> **Task to carry out**
Please extend the piece about Charlie Daniels at the Wrangler NFR, picking up right after its final sentence.

One on one with Charlie Daniels on TETWP Night

I had the special treat of spending a few minutes bending the ear of country music legend Charlie Daniels before Round 5 Monday on Tough Enough To Wear Pink Night, and I found him to be a pleasure. Daniels performed the opening act at the Wrangler National Finals Rodeo just as he’s done for the better part of 30 years, and I caught up with him in the security room at the Thomas & Mack Center.

He couldn’t have been more gracious, and he was an engaging and friendly interview subject. Naturally, we talked rodeo.

Daniels, who is performing at the Golden Nugget this week, said he is always thrilled to perform at the Wrangler NFR.

“It’s like a dream come true for me,” said Daniels, who was inducted into the Grand Ole Opry in 2008. “There was a time where I couldn’t imagine even coming to the NFR, much less being a part of it. It’s a very big honor to me.”

Charlie Daniels has been a mainstay at the Wrangler NFR since it moved to Las Vegas in 1985, and he was the opening performer Monday night.  (PRCA ProRodeo photo by Greg Westfall)

Charlie Daniels has been a mainstay at the Wrangler NFR since it moved to Las Vegas in 1985, and he was the opening performer Monday night. (PRCA ProRodeo photo by Greg Westfall)

The 76-year-old always enjoys talking to the professional cowboys, and Daniels told saddle bronc rider Cody DeMoss he would teach him how to play the fiddle if DeMoss would teach him how to ride broncs. Daniels is in awe of what the contestants do in the arena.

> **Exercise data**
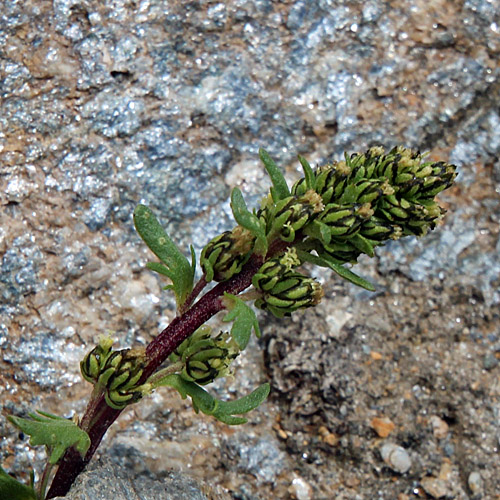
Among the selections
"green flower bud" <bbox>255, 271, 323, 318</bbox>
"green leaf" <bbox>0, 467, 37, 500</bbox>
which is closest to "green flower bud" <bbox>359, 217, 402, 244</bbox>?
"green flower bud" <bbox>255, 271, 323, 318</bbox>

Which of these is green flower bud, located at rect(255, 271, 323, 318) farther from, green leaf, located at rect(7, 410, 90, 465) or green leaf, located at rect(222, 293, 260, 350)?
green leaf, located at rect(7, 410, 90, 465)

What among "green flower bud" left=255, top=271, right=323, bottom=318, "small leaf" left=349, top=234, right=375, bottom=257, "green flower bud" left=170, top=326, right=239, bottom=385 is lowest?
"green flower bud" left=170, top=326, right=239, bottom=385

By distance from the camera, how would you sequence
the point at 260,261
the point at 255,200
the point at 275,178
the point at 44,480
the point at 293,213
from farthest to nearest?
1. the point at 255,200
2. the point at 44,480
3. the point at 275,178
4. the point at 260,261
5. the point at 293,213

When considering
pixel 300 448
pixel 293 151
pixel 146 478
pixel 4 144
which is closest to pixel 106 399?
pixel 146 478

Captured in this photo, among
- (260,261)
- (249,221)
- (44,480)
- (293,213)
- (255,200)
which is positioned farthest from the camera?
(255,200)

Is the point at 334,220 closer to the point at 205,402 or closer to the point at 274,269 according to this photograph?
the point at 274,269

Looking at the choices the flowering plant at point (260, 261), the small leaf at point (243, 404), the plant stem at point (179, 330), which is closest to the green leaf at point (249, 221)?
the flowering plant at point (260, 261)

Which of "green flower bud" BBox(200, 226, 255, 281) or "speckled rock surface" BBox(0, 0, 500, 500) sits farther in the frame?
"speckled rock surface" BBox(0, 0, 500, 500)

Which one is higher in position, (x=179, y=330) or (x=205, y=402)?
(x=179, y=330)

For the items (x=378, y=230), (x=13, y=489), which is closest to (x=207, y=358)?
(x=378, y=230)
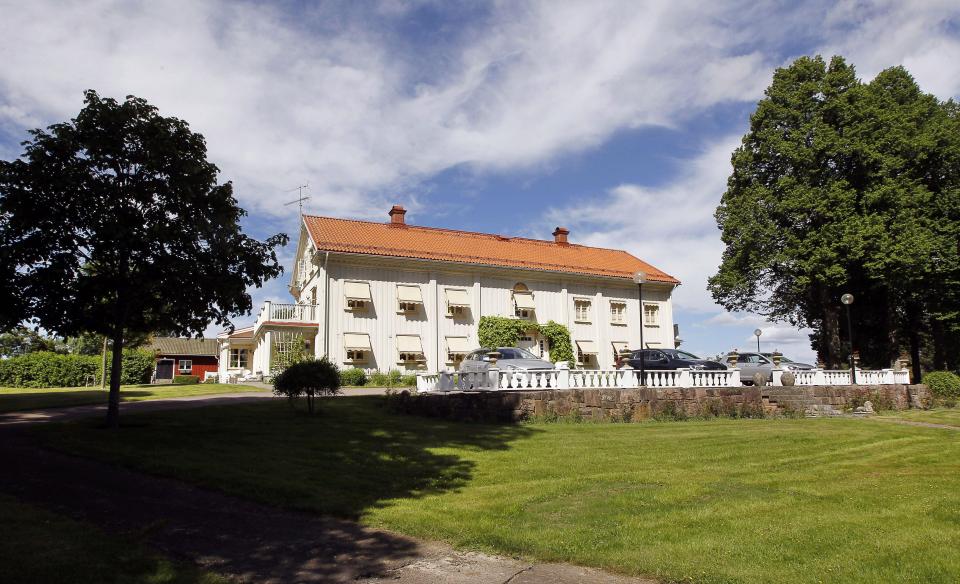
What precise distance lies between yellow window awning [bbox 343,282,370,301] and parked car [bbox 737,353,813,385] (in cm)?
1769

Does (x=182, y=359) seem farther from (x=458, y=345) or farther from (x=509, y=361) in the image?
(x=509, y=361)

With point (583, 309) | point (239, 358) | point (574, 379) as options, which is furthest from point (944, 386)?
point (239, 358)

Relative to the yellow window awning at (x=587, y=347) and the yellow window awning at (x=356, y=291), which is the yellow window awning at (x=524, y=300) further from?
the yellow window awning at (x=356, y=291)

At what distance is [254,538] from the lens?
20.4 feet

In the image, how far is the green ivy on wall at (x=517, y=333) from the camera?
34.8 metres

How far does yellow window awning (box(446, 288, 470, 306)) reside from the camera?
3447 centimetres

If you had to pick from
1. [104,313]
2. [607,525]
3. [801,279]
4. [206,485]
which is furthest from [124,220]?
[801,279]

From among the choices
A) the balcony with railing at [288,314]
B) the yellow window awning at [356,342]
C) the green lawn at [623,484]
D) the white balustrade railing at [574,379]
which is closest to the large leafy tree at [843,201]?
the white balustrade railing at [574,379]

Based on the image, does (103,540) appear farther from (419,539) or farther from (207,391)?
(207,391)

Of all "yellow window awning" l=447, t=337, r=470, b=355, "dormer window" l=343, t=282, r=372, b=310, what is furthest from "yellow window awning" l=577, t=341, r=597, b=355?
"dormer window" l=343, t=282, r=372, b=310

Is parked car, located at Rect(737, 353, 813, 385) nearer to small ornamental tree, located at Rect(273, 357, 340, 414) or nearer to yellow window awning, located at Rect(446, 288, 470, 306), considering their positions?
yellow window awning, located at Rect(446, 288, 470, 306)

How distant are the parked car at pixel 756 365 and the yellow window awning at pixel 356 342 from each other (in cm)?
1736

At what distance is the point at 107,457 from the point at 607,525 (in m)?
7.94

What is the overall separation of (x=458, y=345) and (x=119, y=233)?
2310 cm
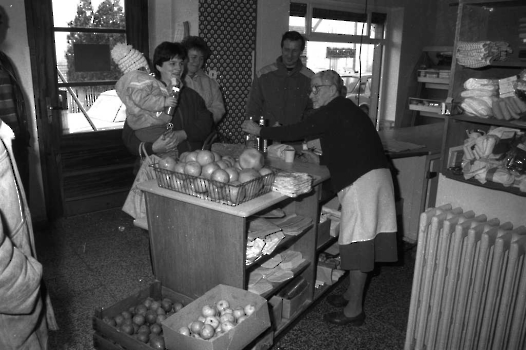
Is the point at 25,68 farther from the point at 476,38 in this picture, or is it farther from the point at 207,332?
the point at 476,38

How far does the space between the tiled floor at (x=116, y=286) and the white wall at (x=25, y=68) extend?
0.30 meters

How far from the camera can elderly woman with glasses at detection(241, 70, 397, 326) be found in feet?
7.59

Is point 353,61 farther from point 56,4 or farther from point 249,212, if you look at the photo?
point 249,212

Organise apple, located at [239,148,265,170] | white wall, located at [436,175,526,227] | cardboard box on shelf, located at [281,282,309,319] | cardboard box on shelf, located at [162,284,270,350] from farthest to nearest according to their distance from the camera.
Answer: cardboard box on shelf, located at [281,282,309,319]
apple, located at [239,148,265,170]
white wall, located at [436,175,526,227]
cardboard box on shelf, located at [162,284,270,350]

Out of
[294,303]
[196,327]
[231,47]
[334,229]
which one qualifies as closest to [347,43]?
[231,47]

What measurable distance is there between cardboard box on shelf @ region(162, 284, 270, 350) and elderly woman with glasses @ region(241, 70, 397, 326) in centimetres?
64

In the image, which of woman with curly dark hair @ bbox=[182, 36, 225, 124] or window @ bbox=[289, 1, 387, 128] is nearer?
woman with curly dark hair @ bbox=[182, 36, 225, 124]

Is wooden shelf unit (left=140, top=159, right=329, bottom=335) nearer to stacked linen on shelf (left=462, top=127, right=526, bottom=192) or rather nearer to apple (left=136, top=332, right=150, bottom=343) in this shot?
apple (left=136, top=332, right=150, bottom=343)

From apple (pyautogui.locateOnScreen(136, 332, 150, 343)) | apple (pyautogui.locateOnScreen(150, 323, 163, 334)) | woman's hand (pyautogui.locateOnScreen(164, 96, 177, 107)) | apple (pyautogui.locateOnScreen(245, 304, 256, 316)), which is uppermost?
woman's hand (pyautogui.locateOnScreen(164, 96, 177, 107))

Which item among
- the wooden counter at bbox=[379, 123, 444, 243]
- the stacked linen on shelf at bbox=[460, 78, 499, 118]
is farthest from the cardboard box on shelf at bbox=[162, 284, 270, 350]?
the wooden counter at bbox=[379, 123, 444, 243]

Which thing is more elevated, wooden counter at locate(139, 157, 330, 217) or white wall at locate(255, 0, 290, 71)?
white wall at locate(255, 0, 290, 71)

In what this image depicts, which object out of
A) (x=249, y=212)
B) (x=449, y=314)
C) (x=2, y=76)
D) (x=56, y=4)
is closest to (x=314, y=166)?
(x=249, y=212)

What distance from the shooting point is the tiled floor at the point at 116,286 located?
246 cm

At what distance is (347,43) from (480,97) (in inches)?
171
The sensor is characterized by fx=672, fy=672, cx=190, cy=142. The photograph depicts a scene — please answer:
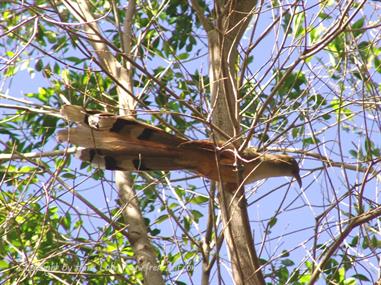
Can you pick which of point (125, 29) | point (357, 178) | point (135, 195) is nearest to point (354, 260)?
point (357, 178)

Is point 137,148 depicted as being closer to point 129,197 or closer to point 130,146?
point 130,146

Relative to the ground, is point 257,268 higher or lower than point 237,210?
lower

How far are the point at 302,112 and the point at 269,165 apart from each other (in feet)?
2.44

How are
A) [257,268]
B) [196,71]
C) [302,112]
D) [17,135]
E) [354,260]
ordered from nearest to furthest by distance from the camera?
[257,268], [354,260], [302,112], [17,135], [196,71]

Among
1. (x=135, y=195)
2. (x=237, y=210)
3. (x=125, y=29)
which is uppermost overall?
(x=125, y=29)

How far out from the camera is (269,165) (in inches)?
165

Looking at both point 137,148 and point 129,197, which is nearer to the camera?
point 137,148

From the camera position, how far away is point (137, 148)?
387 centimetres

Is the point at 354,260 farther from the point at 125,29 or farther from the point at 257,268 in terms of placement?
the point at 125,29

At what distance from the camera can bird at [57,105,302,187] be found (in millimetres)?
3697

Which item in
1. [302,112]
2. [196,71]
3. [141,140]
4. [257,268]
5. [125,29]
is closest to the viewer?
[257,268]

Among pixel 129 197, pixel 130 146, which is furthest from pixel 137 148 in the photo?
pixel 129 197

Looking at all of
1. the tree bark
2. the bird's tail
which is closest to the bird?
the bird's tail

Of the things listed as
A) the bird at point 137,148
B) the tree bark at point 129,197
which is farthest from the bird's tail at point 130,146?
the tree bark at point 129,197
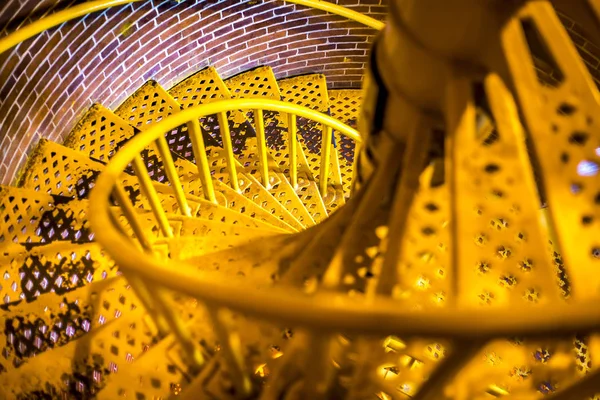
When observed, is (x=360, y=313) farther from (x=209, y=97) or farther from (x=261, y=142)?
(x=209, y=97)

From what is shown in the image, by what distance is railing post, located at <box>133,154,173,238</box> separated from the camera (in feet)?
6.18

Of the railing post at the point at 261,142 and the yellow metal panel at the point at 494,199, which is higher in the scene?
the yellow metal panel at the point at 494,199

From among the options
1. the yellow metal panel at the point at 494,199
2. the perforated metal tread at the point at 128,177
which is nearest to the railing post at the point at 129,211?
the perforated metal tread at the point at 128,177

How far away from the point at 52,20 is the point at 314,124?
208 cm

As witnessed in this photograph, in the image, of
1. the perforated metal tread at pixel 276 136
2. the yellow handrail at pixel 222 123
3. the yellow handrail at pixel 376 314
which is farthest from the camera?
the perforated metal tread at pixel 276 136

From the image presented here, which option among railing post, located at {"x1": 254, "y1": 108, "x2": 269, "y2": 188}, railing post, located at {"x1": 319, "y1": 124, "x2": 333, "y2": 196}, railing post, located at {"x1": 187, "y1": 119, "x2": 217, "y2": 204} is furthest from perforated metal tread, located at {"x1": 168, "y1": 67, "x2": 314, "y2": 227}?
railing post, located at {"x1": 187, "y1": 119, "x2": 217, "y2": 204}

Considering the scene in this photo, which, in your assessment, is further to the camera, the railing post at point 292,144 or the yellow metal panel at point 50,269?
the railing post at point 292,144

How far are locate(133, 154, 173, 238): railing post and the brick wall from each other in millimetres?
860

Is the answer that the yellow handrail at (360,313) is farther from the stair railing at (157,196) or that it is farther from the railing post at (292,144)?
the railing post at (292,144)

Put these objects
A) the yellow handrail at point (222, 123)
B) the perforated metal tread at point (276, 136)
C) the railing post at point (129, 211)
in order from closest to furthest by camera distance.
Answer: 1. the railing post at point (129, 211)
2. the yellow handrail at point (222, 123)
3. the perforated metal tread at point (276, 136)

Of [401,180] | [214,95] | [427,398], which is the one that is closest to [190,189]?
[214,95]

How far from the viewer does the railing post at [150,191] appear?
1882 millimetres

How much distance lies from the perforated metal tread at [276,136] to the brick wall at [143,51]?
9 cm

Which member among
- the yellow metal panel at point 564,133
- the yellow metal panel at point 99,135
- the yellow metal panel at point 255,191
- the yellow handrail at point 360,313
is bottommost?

> **Result**
“Some of the stuff these guys do looks impossible,” said the North Carolina native who now lives in Tennessee. “I just don’t see how they do it. They’re some of the toughest guys around.”

Charlie Daniels lended his fiddle to Wrangler NFR saddle bronc rider Cody DeMoss before performing at the Thomas & Mack Center.  (PRCA ProRodeo photo by Tom Donoghue)

Charlie Daniels lended his fiddle to Wrangler NFR saddle bronc rider Cody DeMoss before performing at the Thomas & Mack Center. (PRCA ProRodeo photo by Tom Donoghue)

Daniels began team roping for fun after he bought some land and horses in Tennessee, although he said a rotator cuff problem has sidelined his Western hobby. He enjoys watching the ropers display their skill in the tight and tough Thomas & Mack Center arena.

“Watching those guys and how they can get (a steer) turned and heeled so quick, and to watch the calf ropers, they’re amazing,” Daniels said. “It’s a neat thing to watch.”

The talented musician and songwriter – who once co-wrote a song recorded by Elvis Presley and played electric base on a trio of Bob Dylan records – has seen the city of Las Vegas embrace the Wrangler NFR and the contestants a great deal through the years.

“I think it’s great,” Daniels said. “I’m not here 12 months out of the year, but from what I understand, this is one of the biggest crowds they have in town during the NFR. I know they’ve increased the purse a great deal since (the rodeo) moved out here, and it’s been great for the cowboys to be here in Las Vegas.

“I think it’s a very good marriage.”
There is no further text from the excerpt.